> _WORK INSTRUCTION_
A word-for-word copy of every entry below is required; the images do not belong in it.

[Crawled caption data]

****

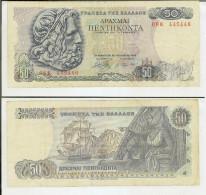 Grecia / Greece: 50 Dracme - Drachmai 08/12/1978 - Greece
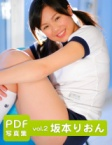 LOVEDOL.NET 坂本りおん 2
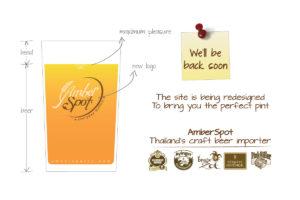AmberSpot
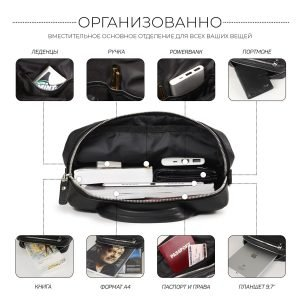 Кожаная черная мужская сумка через плечо BRL-33394 222948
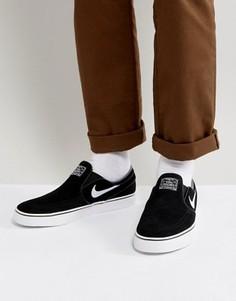Черные кроссовки-слипоны Nike SB Zoom Stefan Janoski 833564-001 - Черный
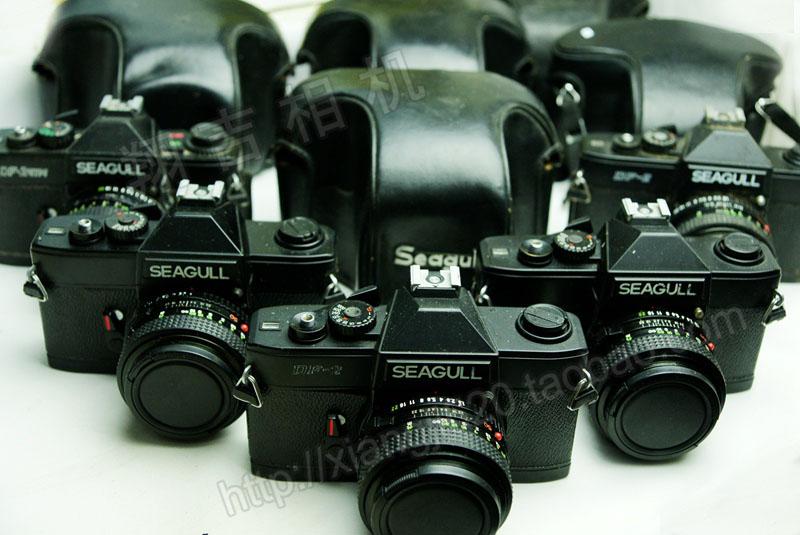 MD miệng mòng biển mòng biển DF-2 phim máy ảnh SLR với 50 1.8 ống kính 135 phim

****

> _TASK ANSWER_
 Grecia / Greece: 50 Dracme - Drachmai 08/12/1978 - Greece
 LOVEDOL.NET 坂本りおん 2
AmberSpot
 Кожаная черная мужская сумка через плечо BRL-33394 222948
Черные кроссовки-слипоны Nike SB Zoom Stefan Janoski 833564-001 - Черный
 MD miệng mòng biển mòng biển DF-2 phim máy ảnh SLR với 50 1.8 ống kính 135 phim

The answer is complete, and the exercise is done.